Just People

The best part about living in this retirement community is the people. Early on I discovered that there are no old people here at Friendsview. There are just people. People with interesting—often surprising—backgrounds, a wealth of stories, and quirky senses of humor. I’ve taken on the role of community spy. This mostly takes the form of listening to conversations. My innocent face and quiet nature facilitate my vocation of espionage. (Some people may argue the innocent face bit.)

I also take every opportunity to talk with people, not as a spy but as a neighbor and potential friend. Opportunities include eating together in the dining hall walking the campus trail down by the creek, chugging away together in the exercise room, doing projects in the art room, and serving together on any of the many committees. So many chances to get to know people and form friendships.

Most of my encounters are informal. I gather with several groups just for conversation or to talk about books, with lots of unbookish rabbit trails. The 5th-floor Manor neighborhood where I live celebrates friendship, with special meals together, raucous birthday celebrations, funny meetings for business (that sometimes get heated, but we always make up), prayer times together, and lots of informal visiting. We even have a buddy system to keep tabs in case of illness or emergency.
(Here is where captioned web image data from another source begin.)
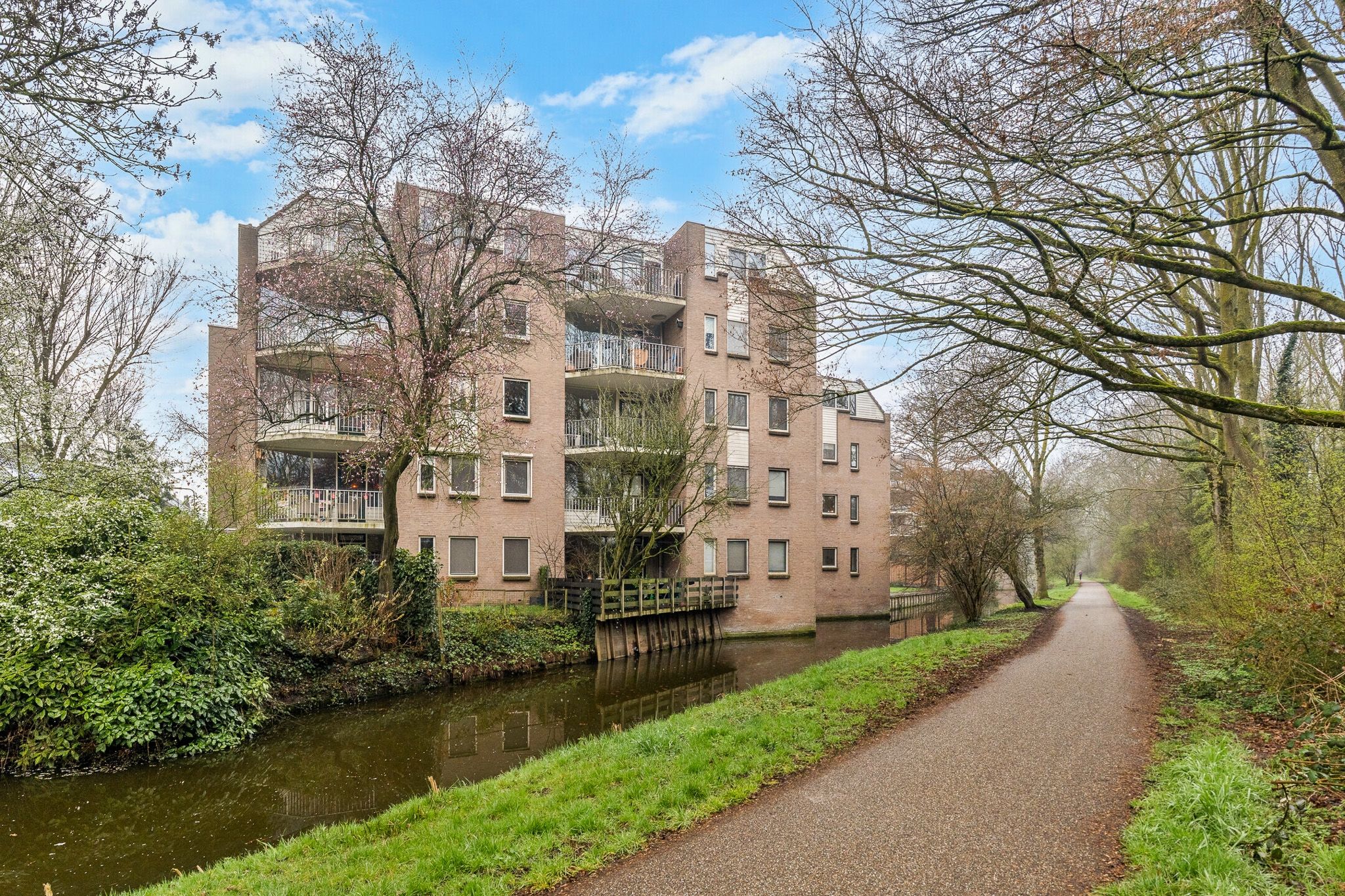 Foto van Koraalzwam 187, Alphen aan den Rijn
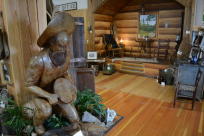 Bohemia Gold Mining Museum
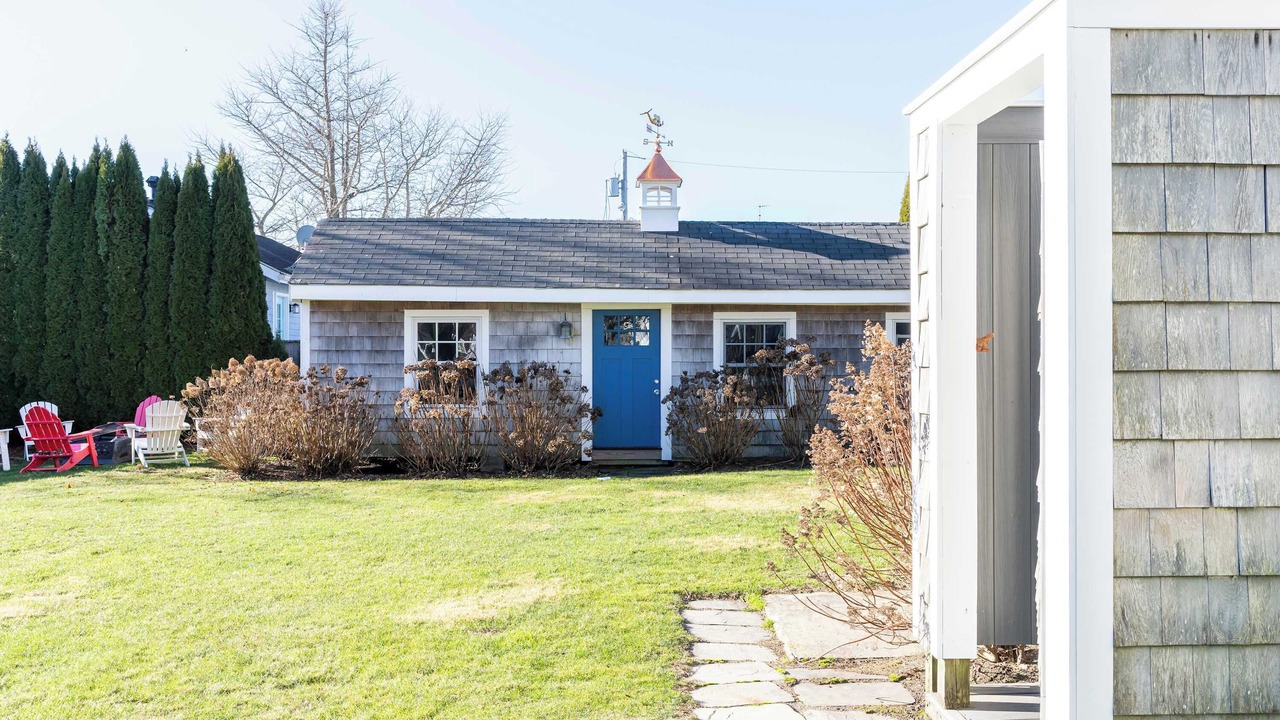 Photo of Outdoor in Easton's Point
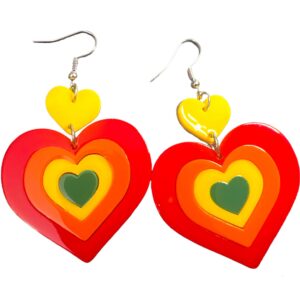 Heart of Colors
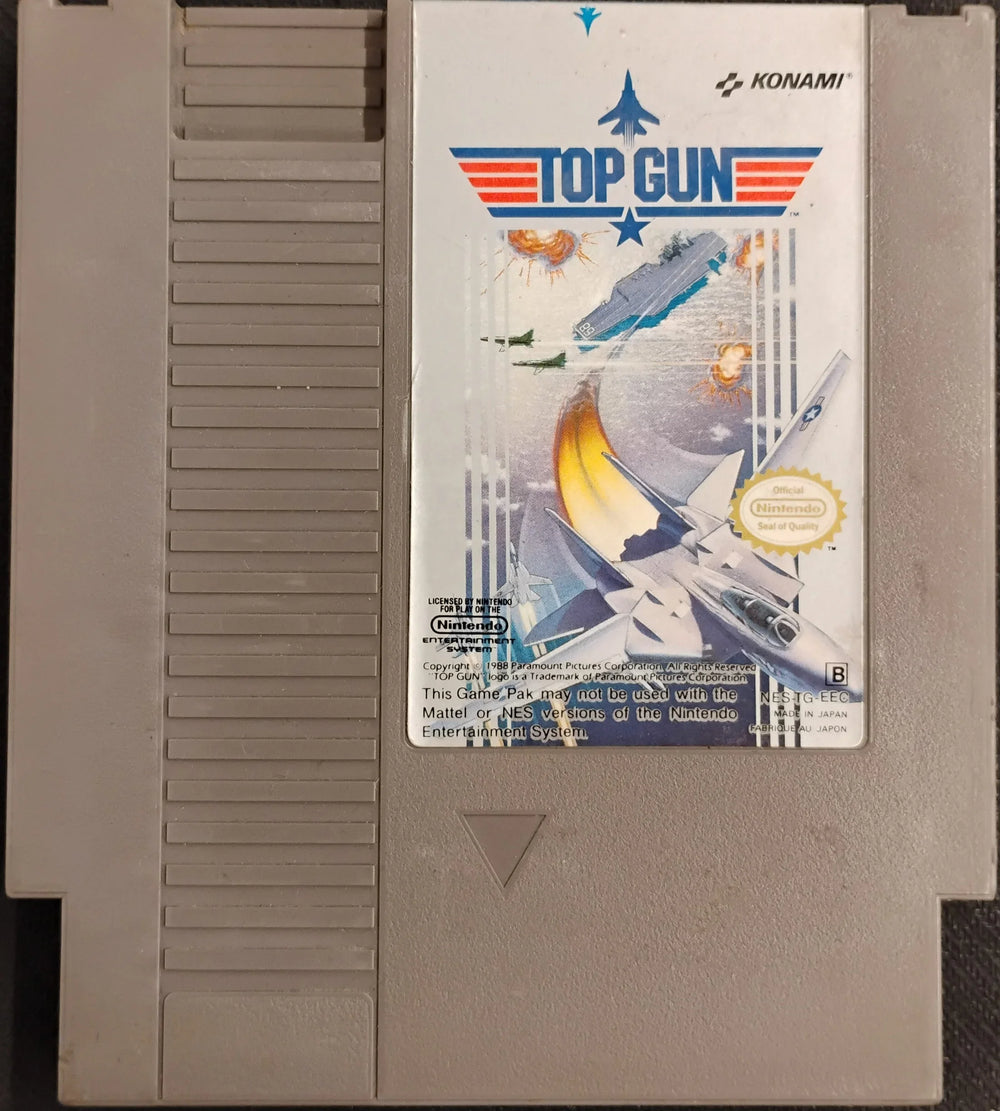 Top Gun (EEC)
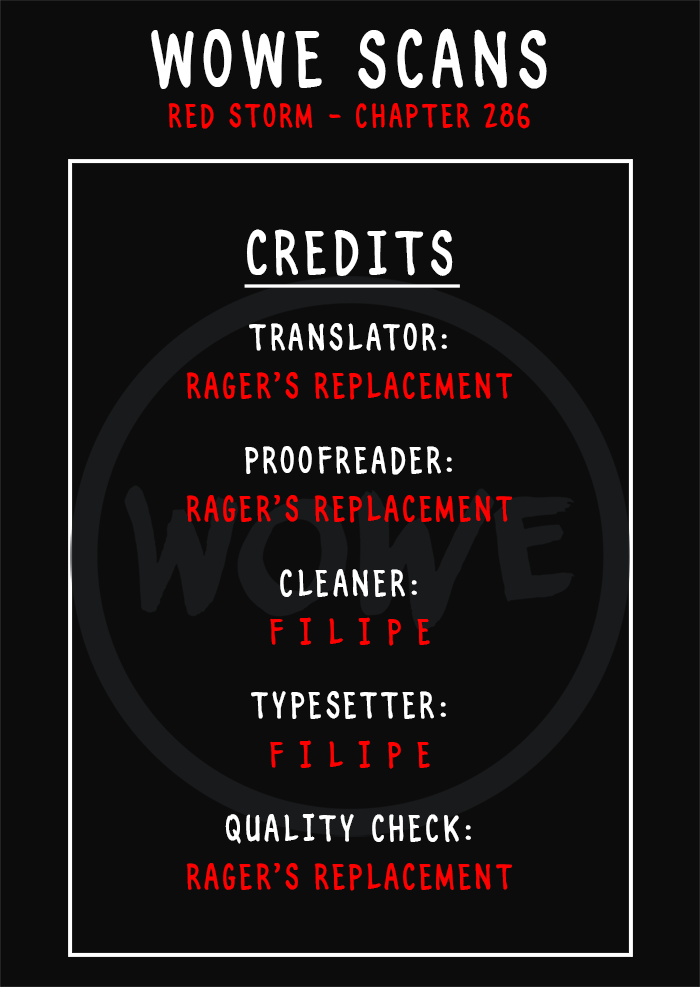 Red Storm chapter 286 page 2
All my old and new-found friends are interesting. Some have proven to be characters with a broadness and depth I keep discovering. I find many poems sticking out behind their ears. Following are a few vignettes of my fellow residents and one staff worker (some of the names changed for privacy’s sake):

Bonnie decided to try a new art form
so she downloaded some instructions
from the Web, bought the paper
and acrylics, and began pouring
paint on paper, tipping it,
letting the colors ribbon
and swirl. It turned out nice,
so now she’s giving classes every Friday
afternoon. “I’m not really an artist,”
she says. “Anyone can do this.”
I wonder about that. The results
of the class are now on display.
Something in the sense of movement
stirs me, and I can’t stop admiring.
“This isn’t ART,” Bonnie claims.
“It’s more like a hobby.”
I wonder about that, too.
Who’s to say? It just may be
the real thing after all.
Like Bonnie.

Ray won a prize in the First Annual
Friendsview Poetry Writing Contest.
He submitted an old poem,
one he had written years ago, a poem
to his wife. He was a soldier in Vietnam,
missing his bride. The poem rhymed
and every stanza ended with the line,
“I think of you.”
Sam’s wife died several years ago.
He says he still thinks about her
every day.

My friend Edith
tells me that her son
visited her soon after he died.
He came and sat on the edge
of her bed. He spoke no
words, but his presence
comforted. When Harriet reached
up and turned on the light,
no one was there.
But she knew what she knew.
“He was,” she says, “unacquainted
with the limits of death.”

The man who vacuums
the carpets in the hall
is really the Prince of Yap.
His late father was the King of Yap
and he was next in line
to succeed to the throne.
But he didn’t want to be king.
He envisioned another life,
dreamed of open borders,
less ocean, more scope.
So he migrated to America.
One of his relatives is now king.
He’s happy to be here,
vacuuming rugs, secretly knowing
he still is, will always be,
the Prince of Yap.

These poems feature just a few of my new friends here in Friendsview (appropriately named). They’re just people, but all of them unique in their own ways and with a wealth of stories to tell. And the stories aren’t finished yet. Because we’re friends, I get to be a part of the ongoing adventures. It’s what makes this place home.